> DIRECTIONS FOR THIS TASK: In the passage below on protests at the Copenhagen climate conference, which organization had its accreditation revoked?

> SOURCE EXTRACT:

Sign petition @http://www.petitiononline.com/Tadzio/petition.html

See also: http://indymedia.dk/

Over the past week, tens of thousands of people from across the planet have taken to the streets of Copenhagen demanding real and just solutions to climate change. But on the streets, as well as inside the UN Climate Change Conference, delegates and ‘outsiders’ alike are doubting that the conference will reach a deal that isn’t a disaster for most of the world.

Inside the Bella Centre, where the UN delegates are meeting, numerous critical voices have been marginalised through technical and procedural manoeuvres. Others, like Friends of the Earth International, have had their accreditation revoked. Outside, the policing of protest has been consistently draconian and occasionally brutal.

> SUPPLIED DATA:
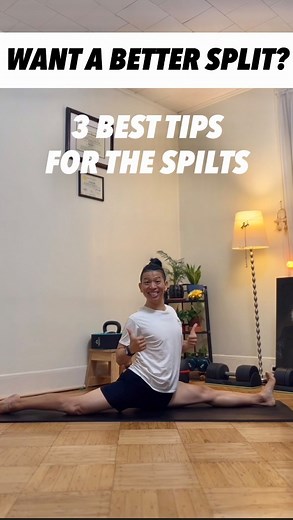 Want to improve your split? Just sit on a stack of yoga blocks! If you’re feeling stuck, don’t worry—I was there too. Everything takes time. But I’ve got some tips to help you reach your goal faster! 💫✨ Here’s tips for you all. Tip 1: Start with a deep lunge, straighten your back leg, and add a gentle bounce for a hip flexor stretch. The stronger, the better! Tip 2: Drop your back knee, move into a low lunge, engage your core, and do Cat and Cow stretches. Keep pushing your front heel into the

> SOLUTION TO THIS PROBLEM: Friends of the Earth International